Other Extractives. Dyes, tannins and latex are other forms of extractives that can be sourced from different parts of plants and trees.

Dyes. As cited by Razal and Palijon (2009), Ella (1995) identified 65 plant species in the Philippines, representing 55 genera and 40 families that yield natural dyes. The most popular and extensively used dye-producing plants in seven regions of the country that were surveyed were: achuete (Bixa arellana), antipolo (Artocarpus blancoi), bangkoro (Morinda citrifolia), bayok (Pteropermum diversifolium), ipil (Intsia bijuga), kamachile (Pithecelobium dulce), narra, sibukaw (Caesalpinia sappan), tayum (Indigofera tinctoriai), tuai (Bischofia javanica) and luyang dilaw (Curcuma longa). On the other hand, Fernandez (1999) indicated other list of potential species as sources of natural dyes: anonang (Cordia dichotoma), balinghasai (Buchanania arborescens), bulo-bulo (Melicope latifolia), katmo (Vaccinium whitfordii), ipil-ipil and salago (Wikstroemia lanceolata).

Tannins. Tannins are water-extractable materials from certain plants that convert animal hide into leather. They are complex polyhydric phenols made soluble in water by their high degree of hydroxylation (Razal and Palijon 2006). In the Philippines, those forest plants growing in mangrove swamps had served as sources of tannins, especially the bark of mangrove species.
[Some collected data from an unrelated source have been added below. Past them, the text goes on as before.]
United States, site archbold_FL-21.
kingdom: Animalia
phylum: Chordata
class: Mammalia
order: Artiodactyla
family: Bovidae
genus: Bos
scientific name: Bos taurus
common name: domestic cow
Among these include: busain (Bruguiera gymnorhiza), banato, (Mallotus philippensis), kamachile, siar (Peltophorum pterocarpum) and tangal (Ceriops tagal).

Latex. Latex is a fluid, usually milky white in color, which contains tiny droplets of organic matter suspended or dispersed in aqueous medium. Latex-producing plants are usually restricted to a relatively small number of families, including Apocynaceae, Euphorbiaceae and Sapotaceae. The most well-known example is rubber latex, in which the solids content is over 50% of the weight of the latex (PROSEA, 2000). The solids can normally be coagulated to form a solid mass by boiling the latex. The principal components of the coagulum are cis or trans polyisoprenes and resinous materials. If the polyisoprene is mainly cis, it confers elasticity to solid and makes it rubber-like; if it is mainly trans, the solid is non-elastic and gutta-like (Coppen, 1995). Aside from using it for rubber manufacturing, some plants producing latex have potential uses as adhesives, chewing gums and with medicinal properties that cure certain illnesses such as swelling, snake bites, among others.
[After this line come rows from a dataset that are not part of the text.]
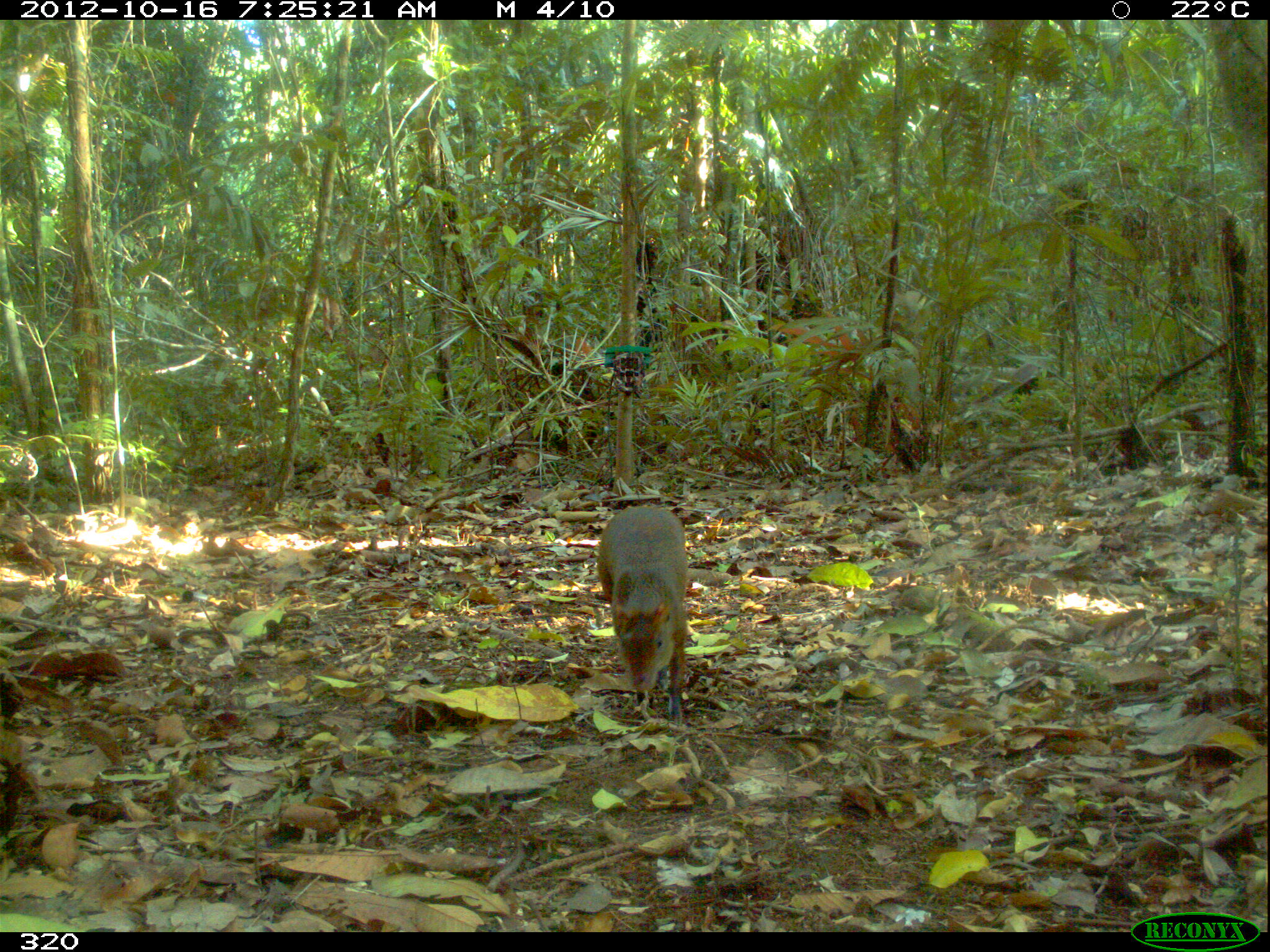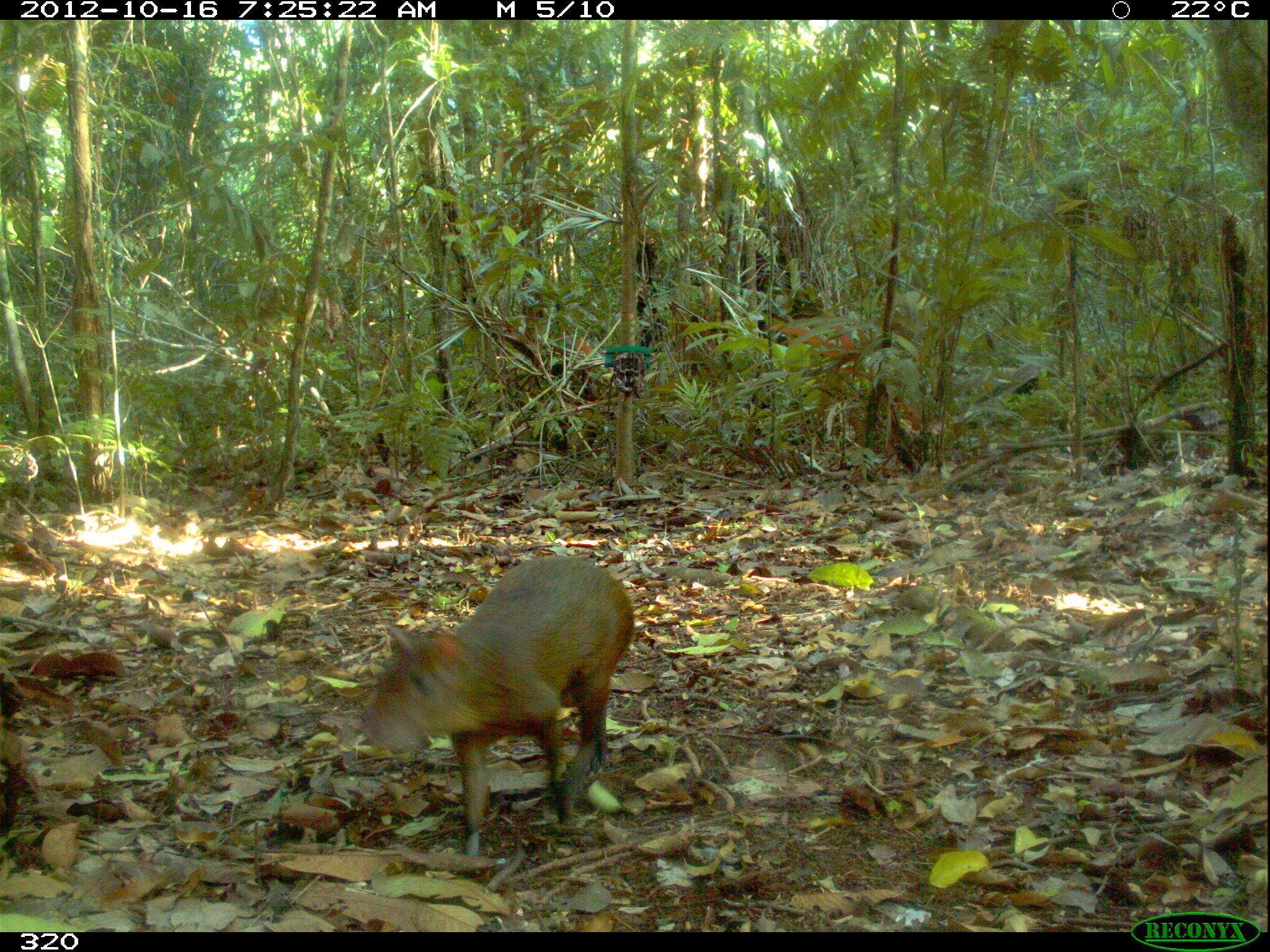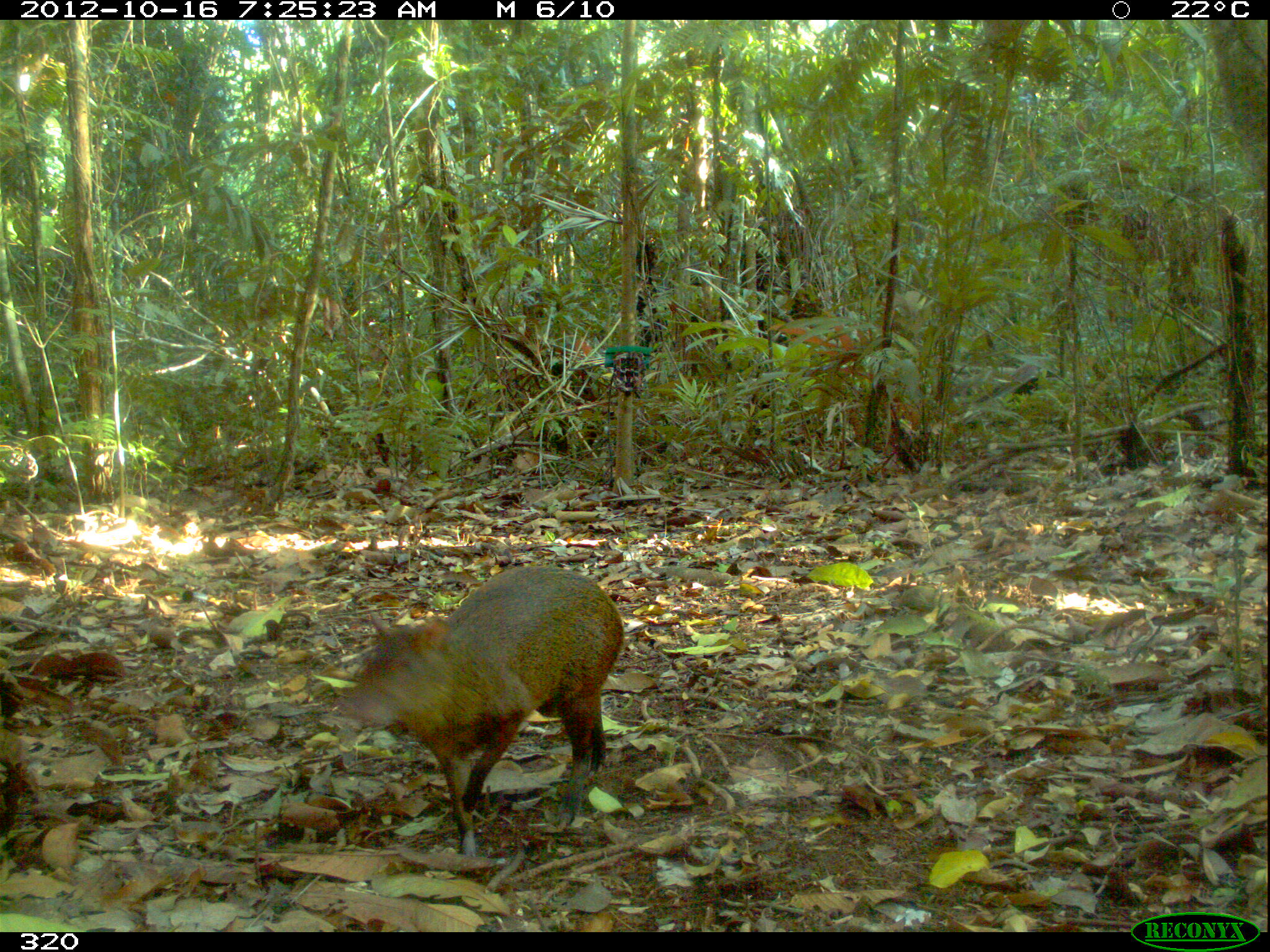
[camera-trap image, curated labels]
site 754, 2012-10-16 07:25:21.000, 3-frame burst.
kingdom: Animalia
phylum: Chordata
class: Mammalia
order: Rodentia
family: Dasyproctidae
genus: Dasyprocta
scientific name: Dasyprocta punctata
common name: central american agouti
In the next 5 years, this program targets to implement projects and researches on piloting/ scaling up technologies on harvesting, processing and utilization of GROE forest resources.
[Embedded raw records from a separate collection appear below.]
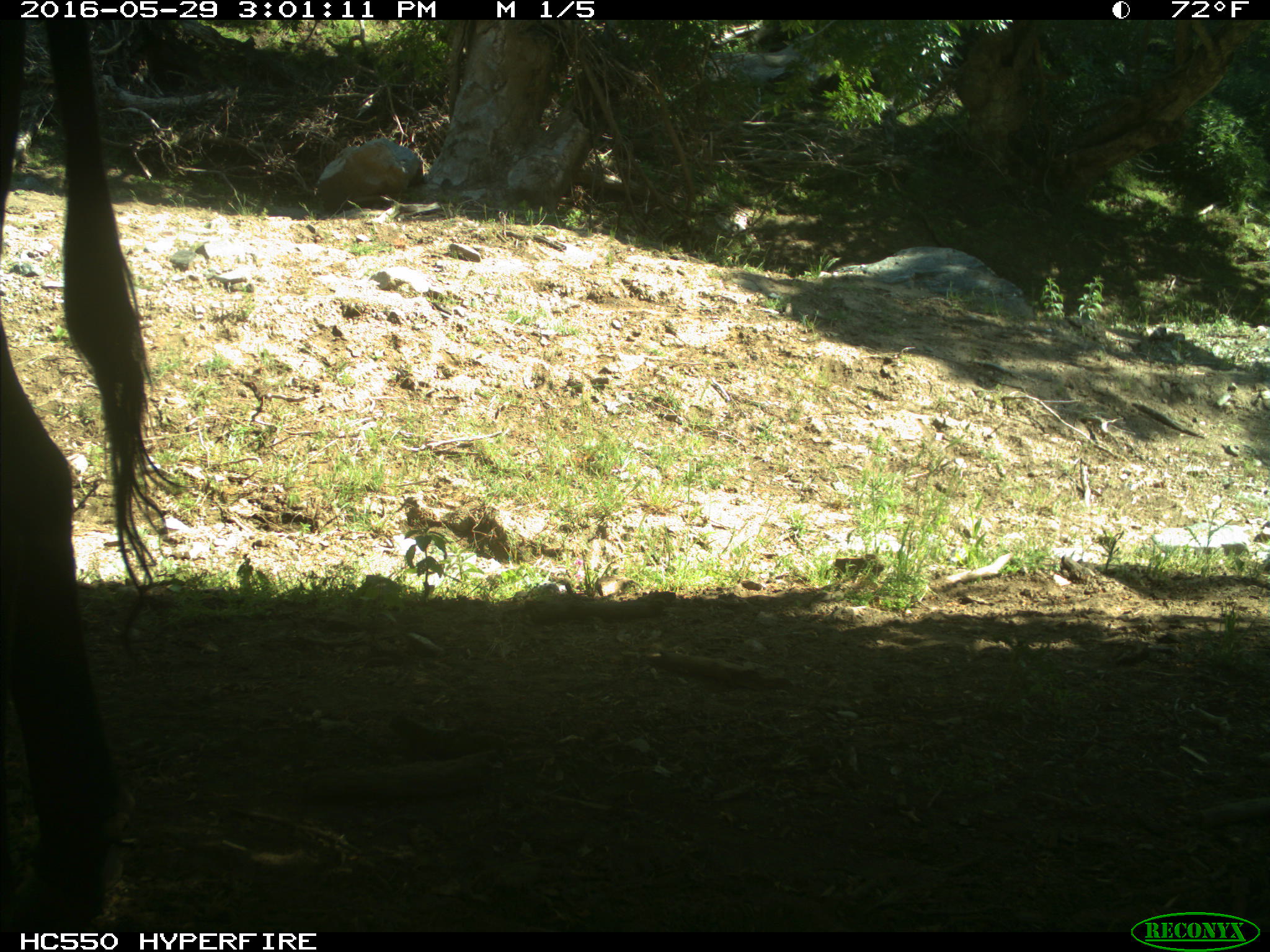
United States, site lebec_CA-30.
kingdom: Animalia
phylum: Chordata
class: Mammalia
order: Artiodactyla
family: Bovidae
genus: Bos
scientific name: Bos taurus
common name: domestic cow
PROGRAM OBJECTIVE: To develop protocols and technologies for sustainable harvesting, extraction, processing and utilization of GROE forest resources.

Subprogram 1: Conservation and sustainable management of selected timber and nontimber sources of GROE.

Outcome: Recommended policy guidelines and protocols for the propagation and sustainable harvesting of GROE from selected timber and non-timber species.

Subprogram 2: Extraction, characterization and utilization of selected GROE.

Outcome: Developed technologies and by-products of GROE that can be piloted for adoption and/or commercialization.

Subprogram 3: Socio-economic studies and technology transfer/commercialization of GROE products.

Outcome: Assessed and documented piloting/commercialization of GROE technologies and products; and protected and disseminated GROE products and technologies.